■ Supplied passage ■

◇ ◇ ◇ ◇ ◇ ◇ ◇

The observed slow activation kinetics cannot be readily accommodated
into a simple "two-state model". According to this model the
affinity of a full agonist for the R state is negligible; thus, agonist
binding occurs selectively to the activated state R1, thereby pulling
the equilibrium toward R1. This would predict that the association rate
for agonist binding is limited by the rate of transition from R to R1.
This is not readily compatible with the observation in the
ß2-adrenergic receptor that the conformational
change, and not the binding event, is the rate-limiting step. We have
therefore suggested the "sequential binding and conformational
selection" model shown in Fig. 5 (22). This model predicts, similar to the two-state model (205) and the
multistate model suggested by Schwartz et al. (24), that the
receptor spontaneously alternates between different receptor
conformations (active and inactive). However, a major difference is
that binding of agonist does not occur directly to R1 but is suggested
to occur sequentially, resulting in a series of conformational states
that are intermediates (R' and R'') between R and R1 (Fig. 5). Agonists are known to have several functionally important sites of
interaction with the receptor (See Section IV.A). As
illustrated in Fig. 5, binding may involve an initial interaction
between receptor and one structural group of the agonist. After the
initial binding of one structural group, binding of the remaining
groups occurs in a sequential manner as a result of random and
spontaneous movements of TM domains to positions that permit
interaction with the functional groups. Each interaction between the
receptor and the agonist stabilize one or more transmembrane domains
until the agonist finally stabilizes the receptor in the active R1
state. Such a model would be consistent both with a rapid association
rate for agonists (formation of AR') and the relatively slow rate of
conformational change observed spectroscopically (formation of AR1).

◇ ◇ ◇ ◇ ◇ ◇ ◇

■ Tasks for this exercise ■
#1 Decide whether each statement agrees with the receptor-model passage. Answer yes or no for each, and quote the deciding words of the passage.
(a) Under the two-state model, a full agonist has negligible affinity for the R state.
(b) In the ß2-adrenergic receptor, the binding event is the rate-limiting step.
(c) In the sequential binding and conformational selection model, agonist binds directly to R1.
#2 Rewrite the receptor-model passage from "The observed slow" to "from R to R1.", swapping "equilibrium" for "balance".
#3 Translate this sentence from the receptor-model passage into Spanish: "This would predict that the association rate for agonist binding is limited by the rate of transition from R to R1."

Collected data entries:
◇ ◇ ◇ ◇ ◇ ◇ ◇

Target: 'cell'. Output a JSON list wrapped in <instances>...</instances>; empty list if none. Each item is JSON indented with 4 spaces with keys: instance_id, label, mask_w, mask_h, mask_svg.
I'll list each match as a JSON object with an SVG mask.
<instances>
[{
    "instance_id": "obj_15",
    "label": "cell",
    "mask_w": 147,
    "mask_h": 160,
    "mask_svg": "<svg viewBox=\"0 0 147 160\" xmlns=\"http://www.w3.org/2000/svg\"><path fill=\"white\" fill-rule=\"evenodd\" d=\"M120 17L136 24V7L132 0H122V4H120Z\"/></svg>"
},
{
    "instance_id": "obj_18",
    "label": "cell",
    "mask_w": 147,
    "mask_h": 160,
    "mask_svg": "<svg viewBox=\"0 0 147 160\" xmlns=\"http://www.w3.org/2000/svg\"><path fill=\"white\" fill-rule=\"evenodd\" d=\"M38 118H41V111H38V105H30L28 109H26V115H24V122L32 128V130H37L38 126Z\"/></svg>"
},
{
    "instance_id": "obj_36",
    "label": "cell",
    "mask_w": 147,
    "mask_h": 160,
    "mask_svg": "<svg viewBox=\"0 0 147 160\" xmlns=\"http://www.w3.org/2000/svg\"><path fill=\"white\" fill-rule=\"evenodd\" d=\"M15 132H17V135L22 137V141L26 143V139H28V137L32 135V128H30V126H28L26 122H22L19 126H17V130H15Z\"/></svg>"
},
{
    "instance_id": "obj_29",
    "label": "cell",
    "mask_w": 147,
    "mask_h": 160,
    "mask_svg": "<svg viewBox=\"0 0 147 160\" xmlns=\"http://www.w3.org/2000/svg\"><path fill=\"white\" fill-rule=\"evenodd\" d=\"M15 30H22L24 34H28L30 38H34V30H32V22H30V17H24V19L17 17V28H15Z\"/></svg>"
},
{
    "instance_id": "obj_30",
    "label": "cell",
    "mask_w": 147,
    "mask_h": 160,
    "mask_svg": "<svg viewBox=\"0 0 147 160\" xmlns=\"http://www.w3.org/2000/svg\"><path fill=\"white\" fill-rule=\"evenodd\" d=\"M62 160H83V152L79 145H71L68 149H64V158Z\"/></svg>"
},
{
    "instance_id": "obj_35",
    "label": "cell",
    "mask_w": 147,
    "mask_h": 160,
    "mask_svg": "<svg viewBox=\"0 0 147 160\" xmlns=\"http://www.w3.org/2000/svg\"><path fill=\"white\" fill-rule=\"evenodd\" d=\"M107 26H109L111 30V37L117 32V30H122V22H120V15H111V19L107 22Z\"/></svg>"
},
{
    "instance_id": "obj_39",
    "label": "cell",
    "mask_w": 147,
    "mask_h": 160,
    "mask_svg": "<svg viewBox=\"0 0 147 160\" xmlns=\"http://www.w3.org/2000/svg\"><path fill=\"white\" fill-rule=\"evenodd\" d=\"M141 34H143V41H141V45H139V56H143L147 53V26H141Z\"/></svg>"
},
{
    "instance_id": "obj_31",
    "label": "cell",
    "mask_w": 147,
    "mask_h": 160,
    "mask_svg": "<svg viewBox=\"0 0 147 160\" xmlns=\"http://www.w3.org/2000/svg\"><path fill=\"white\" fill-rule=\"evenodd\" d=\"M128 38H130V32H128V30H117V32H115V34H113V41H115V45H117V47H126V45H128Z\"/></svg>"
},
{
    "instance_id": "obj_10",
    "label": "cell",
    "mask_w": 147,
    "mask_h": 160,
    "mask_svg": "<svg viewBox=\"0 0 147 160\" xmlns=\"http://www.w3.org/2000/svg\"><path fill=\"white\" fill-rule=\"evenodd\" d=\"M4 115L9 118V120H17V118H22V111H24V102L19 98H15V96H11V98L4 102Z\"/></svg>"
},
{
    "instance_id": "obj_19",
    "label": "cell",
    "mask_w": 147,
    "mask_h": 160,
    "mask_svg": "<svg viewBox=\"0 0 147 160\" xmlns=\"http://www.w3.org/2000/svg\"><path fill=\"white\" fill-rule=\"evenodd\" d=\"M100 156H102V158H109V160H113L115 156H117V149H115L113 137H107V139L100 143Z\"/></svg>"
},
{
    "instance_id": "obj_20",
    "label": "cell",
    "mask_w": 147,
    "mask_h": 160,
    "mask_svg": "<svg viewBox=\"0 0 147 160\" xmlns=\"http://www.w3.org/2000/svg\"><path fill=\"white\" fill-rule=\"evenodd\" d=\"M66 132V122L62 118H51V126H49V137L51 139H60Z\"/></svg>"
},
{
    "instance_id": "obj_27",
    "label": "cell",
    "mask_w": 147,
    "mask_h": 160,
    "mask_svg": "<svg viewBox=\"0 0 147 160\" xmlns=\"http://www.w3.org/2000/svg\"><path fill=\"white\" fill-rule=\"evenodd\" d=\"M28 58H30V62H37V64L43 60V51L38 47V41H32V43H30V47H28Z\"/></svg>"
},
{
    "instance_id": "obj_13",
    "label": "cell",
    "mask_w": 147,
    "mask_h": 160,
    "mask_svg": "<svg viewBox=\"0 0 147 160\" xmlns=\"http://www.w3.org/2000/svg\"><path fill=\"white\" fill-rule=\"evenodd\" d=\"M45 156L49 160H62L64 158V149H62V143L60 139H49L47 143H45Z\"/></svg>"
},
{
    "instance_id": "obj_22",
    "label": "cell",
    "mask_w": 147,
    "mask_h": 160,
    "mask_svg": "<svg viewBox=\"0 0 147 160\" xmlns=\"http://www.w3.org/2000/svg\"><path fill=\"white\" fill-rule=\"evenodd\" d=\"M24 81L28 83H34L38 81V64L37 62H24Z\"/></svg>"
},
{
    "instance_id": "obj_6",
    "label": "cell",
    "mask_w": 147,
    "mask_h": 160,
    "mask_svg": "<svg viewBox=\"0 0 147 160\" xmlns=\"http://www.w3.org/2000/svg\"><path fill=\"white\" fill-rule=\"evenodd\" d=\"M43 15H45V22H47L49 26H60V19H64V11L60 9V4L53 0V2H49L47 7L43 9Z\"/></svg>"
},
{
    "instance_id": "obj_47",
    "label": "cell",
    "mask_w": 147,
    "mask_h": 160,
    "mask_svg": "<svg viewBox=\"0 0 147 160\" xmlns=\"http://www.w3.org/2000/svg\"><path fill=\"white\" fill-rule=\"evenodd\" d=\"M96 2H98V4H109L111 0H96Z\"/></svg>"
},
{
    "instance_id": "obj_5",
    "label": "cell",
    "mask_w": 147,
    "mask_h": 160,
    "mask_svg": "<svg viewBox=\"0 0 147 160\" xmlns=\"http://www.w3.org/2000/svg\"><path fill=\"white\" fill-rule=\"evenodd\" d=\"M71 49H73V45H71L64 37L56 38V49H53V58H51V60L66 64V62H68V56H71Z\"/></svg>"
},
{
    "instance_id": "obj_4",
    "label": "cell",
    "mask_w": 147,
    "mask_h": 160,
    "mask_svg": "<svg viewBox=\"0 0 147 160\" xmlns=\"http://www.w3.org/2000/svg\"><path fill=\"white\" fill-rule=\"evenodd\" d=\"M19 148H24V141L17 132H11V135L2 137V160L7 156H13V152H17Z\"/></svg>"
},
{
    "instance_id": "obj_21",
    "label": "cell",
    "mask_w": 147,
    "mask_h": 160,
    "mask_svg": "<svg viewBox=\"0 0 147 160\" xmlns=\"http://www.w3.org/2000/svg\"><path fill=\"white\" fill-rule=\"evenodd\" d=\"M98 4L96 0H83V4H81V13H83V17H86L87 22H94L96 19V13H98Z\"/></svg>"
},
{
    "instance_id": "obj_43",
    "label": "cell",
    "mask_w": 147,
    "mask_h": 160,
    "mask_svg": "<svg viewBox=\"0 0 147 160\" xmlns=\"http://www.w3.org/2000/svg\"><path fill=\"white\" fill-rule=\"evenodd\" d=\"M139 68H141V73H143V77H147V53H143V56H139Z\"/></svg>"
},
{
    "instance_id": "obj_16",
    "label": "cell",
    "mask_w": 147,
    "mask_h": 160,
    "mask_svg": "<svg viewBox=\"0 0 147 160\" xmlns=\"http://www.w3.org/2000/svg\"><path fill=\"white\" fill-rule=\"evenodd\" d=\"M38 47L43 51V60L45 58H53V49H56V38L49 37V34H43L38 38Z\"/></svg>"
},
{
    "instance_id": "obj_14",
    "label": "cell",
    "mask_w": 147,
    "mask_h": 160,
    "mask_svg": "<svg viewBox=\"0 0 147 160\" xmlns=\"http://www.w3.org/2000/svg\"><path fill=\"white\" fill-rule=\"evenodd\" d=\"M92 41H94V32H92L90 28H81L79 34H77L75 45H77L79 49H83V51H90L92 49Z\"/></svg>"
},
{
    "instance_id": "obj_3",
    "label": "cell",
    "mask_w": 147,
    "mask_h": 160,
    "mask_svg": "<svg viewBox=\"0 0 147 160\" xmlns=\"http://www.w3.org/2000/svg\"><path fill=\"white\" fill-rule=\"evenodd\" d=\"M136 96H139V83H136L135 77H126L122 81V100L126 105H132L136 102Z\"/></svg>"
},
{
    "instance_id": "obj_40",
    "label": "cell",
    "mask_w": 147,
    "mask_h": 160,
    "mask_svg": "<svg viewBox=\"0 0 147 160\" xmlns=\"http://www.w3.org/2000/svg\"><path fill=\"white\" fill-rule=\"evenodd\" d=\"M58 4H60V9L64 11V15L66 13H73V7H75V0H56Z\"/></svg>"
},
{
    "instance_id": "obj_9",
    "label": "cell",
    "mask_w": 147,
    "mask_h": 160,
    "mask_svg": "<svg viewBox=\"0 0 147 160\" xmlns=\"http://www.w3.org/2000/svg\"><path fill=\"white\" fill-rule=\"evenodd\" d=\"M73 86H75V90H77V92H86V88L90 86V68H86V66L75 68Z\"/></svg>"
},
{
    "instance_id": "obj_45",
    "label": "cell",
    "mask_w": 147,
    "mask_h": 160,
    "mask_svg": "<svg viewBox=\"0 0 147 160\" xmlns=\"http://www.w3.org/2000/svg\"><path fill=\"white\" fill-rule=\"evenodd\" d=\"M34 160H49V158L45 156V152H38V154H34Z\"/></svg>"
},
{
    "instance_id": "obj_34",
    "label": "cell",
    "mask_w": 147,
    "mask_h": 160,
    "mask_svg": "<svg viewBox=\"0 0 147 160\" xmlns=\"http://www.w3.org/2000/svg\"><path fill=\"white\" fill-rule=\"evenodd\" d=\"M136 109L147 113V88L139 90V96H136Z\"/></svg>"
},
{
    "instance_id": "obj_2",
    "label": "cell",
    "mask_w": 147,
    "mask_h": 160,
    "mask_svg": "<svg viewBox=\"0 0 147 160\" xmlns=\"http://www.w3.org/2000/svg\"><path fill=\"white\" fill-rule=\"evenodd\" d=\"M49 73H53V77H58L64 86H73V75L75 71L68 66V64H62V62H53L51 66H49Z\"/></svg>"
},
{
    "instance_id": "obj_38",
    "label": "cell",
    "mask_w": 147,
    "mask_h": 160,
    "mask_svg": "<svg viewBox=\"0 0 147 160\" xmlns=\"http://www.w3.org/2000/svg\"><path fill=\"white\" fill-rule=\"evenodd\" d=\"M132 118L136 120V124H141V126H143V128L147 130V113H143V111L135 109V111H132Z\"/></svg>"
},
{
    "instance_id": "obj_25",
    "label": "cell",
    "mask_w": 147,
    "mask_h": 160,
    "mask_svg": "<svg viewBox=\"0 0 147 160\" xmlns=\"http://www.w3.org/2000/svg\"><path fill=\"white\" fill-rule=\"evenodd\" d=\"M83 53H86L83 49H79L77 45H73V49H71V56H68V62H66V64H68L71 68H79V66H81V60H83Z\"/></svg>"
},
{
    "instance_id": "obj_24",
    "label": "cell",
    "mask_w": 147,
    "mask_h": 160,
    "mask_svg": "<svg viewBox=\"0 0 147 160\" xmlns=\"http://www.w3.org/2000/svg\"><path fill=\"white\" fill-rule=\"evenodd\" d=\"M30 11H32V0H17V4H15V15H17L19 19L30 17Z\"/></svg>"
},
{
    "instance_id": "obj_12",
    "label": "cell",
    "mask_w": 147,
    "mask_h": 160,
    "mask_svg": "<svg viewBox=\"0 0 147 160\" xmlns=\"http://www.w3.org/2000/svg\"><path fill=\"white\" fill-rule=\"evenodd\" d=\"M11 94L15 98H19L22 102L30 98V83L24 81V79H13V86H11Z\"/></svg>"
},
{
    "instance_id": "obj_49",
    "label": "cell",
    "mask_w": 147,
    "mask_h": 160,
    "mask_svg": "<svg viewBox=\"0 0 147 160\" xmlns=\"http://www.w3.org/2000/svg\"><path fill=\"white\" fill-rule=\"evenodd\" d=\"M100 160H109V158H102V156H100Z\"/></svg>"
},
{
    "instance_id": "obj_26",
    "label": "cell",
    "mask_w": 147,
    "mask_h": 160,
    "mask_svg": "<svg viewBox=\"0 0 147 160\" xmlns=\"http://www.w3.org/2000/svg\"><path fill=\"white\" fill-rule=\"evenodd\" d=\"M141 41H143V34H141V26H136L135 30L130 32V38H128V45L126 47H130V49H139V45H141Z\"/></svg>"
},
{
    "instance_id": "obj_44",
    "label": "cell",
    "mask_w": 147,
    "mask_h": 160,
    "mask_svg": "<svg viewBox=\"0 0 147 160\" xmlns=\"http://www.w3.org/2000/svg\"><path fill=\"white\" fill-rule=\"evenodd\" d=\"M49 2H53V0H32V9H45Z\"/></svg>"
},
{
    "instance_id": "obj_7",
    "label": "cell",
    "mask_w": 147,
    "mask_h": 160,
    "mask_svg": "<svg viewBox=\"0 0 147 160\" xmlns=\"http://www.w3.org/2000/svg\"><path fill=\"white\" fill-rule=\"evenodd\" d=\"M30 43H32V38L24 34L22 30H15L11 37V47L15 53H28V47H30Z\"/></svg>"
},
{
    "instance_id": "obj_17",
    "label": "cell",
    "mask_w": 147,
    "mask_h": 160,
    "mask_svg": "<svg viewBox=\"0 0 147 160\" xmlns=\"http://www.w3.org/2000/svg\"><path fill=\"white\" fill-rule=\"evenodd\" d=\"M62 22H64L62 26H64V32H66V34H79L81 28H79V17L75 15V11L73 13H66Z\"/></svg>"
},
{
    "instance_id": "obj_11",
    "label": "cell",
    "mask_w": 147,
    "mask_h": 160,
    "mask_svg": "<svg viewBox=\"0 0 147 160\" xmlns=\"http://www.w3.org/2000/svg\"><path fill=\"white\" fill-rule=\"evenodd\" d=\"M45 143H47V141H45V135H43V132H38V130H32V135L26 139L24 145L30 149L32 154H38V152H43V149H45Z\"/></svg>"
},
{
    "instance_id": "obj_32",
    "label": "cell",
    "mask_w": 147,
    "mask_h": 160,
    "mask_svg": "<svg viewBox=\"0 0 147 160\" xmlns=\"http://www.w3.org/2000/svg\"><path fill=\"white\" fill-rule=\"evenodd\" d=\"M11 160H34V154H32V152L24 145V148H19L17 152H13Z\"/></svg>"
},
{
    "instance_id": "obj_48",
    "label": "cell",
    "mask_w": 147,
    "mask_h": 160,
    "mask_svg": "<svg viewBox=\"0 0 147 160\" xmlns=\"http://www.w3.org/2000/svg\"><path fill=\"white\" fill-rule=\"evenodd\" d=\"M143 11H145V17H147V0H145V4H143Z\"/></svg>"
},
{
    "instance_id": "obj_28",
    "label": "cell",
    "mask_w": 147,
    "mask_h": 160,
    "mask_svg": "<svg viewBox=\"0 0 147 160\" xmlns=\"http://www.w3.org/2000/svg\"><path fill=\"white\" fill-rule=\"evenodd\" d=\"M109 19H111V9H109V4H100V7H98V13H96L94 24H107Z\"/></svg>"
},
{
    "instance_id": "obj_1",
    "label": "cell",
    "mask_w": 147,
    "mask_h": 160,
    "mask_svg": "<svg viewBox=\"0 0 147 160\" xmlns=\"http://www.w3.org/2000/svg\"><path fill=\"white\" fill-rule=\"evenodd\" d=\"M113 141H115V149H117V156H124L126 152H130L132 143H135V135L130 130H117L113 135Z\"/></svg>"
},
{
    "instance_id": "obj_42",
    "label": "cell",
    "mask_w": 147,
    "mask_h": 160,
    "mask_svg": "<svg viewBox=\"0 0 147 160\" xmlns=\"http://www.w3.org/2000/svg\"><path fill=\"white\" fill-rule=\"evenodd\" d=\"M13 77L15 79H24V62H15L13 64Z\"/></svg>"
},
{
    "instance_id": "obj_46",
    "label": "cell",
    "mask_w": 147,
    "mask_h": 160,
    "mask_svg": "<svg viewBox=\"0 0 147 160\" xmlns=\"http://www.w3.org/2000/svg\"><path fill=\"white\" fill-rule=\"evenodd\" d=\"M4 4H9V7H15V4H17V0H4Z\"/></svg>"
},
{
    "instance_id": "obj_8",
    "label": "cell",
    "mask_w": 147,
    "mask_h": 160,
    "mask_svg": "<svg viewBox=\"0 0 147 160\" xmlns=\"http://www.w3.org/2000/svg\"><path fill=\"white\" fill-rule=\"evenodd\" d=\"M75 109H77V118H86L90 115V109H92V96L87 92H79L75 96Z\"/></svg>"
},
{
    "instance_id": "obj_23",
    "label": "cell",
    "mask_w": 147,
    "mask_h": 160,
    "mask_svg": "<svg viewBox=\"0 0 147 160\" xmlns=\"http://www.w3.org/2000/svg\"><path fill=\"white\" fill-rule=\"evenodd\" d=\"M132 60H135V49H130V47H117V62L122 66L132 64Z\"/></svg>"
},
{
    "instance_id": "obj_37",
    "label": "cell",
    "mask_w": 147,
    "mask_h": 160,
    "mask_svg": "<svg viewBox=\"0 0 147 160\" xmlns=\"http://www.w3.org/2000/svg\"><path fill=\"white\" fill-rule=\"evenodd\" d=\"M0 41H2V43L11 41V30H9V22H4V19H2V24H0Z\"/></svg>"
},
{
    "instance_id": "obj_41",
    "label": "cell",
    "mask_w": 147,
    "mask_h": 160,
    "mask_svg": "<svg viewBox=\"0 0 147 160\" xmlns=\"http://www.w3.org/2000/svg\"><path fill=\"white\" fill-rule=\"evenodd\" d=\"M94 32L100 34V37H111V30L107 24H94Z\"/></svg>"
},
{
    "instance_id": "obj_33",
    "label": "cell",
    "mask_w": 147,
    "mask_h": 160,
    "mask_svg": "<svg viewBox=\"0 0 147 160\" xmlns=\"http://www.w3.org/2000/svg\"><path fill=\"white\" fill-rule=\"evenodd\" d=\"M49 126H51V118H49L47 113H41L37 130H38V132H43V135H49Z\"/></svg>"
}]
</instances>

◇ ◇ ◇ ◇ ◇ ◇ ◇

■ Solutions per task ■
#1
(a) Yes: "the affinity of a full agonist for the R state is negligible"
(b) No: "the conformational change, and not the binding event, is the rate-limiting step"
(c) No: "binding of agonist does not occur directly to R1"

#2
The observed slow activation kinetics cannot be readily accommodated
into a simple "two-state model". According to this model the
affinity of a full agonist for the R state is negligible; thus, agonist
binding occurs selectively to the activated state R1, thereby pulling
the balance toward R1. This would predict that the association rate
for agonist binding is limited by the rate of transition from R to R1.

#3 Esto predeciría que la velocidad de asociación para la unión del agonista está limitada por la velocidad de transición de R a R1.